The first 25 channels or so were all French. the next 15 or so were German. I didn't have much of a hard time figuring out the German TV, and the French had enough going on for me to figure out what was being said, although not every word was understood. I watched Cartoon Network, and enjoyed seeing the cartoons in French. There was one cartoon where they went back in time, and met George Washington, who spoke perfect French, and if not for the white curly hair, he would have looked like Napoleon. He sure sounded like Napoleon.
I was expecting to meet Michael, but was met by a lovely English woman named Claire, who was Robert's wife. We set out to the car, where I met Heidi, a local Swiss German from Bern, who was to be the relocation consultant who drove.
They had a busy agenda for me, and at the beginning of the day, I was quite gung-ho about living in Villars-Sur-Glane, or Moncor, or Fribourg; a comfortable bike from home to work. However, the International school is in Bern, 25 km away. I might be comfortable, but the kids and wife would be forced to commute.
We visited two apartments in the neighborhood around the place of work. One was a very nice apartment that had lots of space, and was located on the third floor. It had no stairs, which would suck on grocery time. It had a nice big basement room to store bikes. It had a laundry room, but also a schedule attached to the laundry room.
This is actually quite normal in Europe. Say for instance, you have 6 families living in an apartment building. Family 1 gets Monday, family 2 gets Tuesday, etc. You don't get to just waltz downstairs and use the laundry room if it's not your day. (Unless you arrange it with your neighbor). The clothes dryers were weird, but seemed to be kinda cool. of a your normal machine, where you insert clothes (and maybe money), turn it on, spins around, dry clothes come out. Instead of that, there is a big room with clothes lines. you hang up your clothes, and turn on the heater, which blows hot dry air onto the clothes.
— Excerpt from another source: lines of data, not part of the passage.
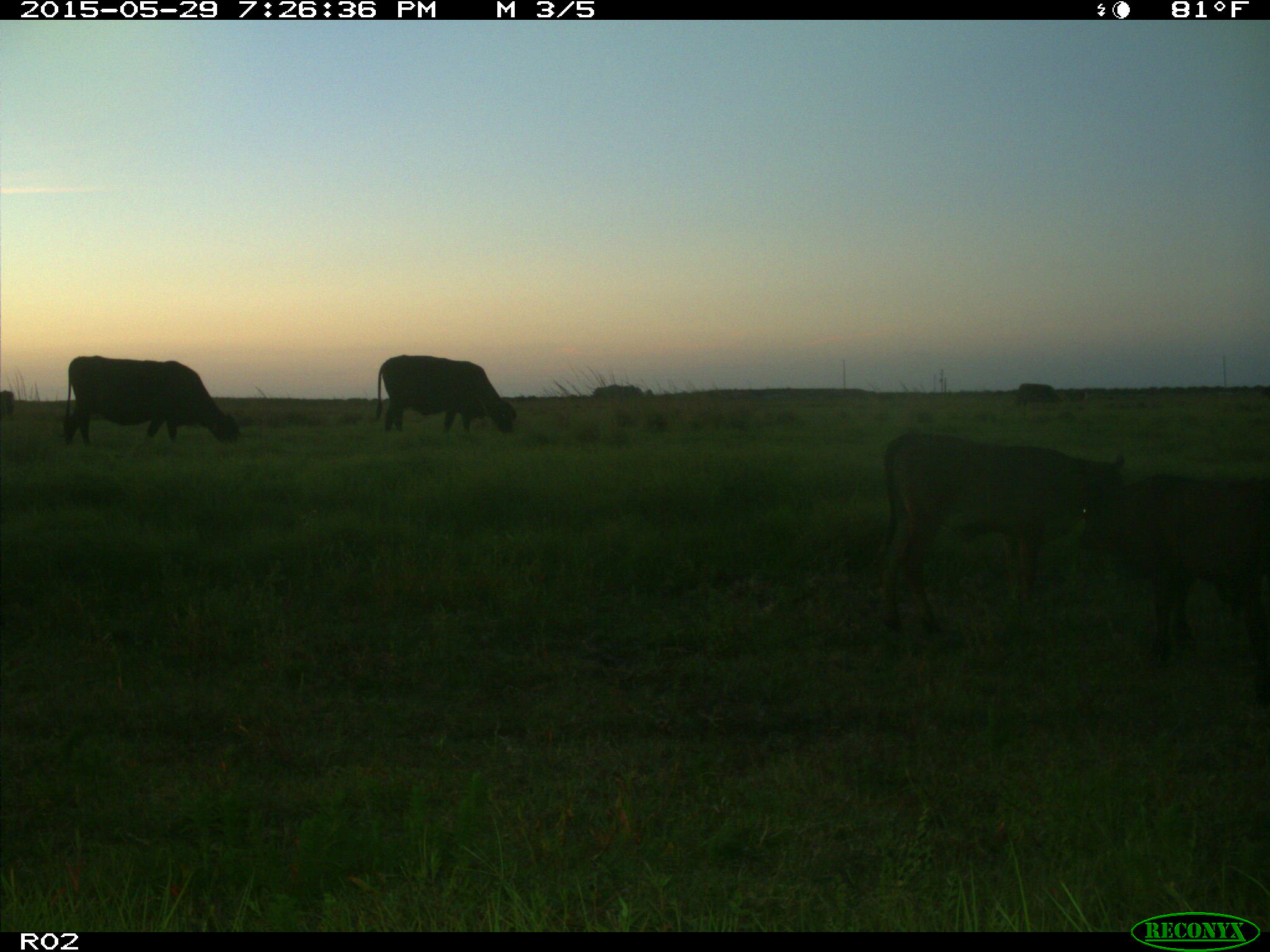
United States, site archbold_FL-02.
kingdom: Animalia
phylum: Chordata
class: Mammalia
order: Artiodactyla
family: Bovidae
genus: Bos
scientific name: Bos taurus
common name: domestic cow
I guess this is more energy efficient.
We went to a second apartment that was on the 1st floor. It had a very small elevator, and much more convenient stairs. The apartment hadn't been occupied for a year. It had a large living room with a wonderful view of the valley, and the Alps in the distance. It would be a perfectly nice apartment.
We travelled to Bern, to see another apartment. This apartment we were visiting is owned by an American couple, who are going back to the states for a few years. The apartment is on the north-western side of Bern, and not very far from the International School of Bern. Not far from the glider-port, either. in fact, I think I may have seen the neighborhood from the air, when I was flying on Saturday.
So why would I change my mind so quickly to move to Bern, which increases my grumpy drive? I figure that one man's quiet misery is much less awful than 1 wife's misery and four children's misery. Sacrifices must be made!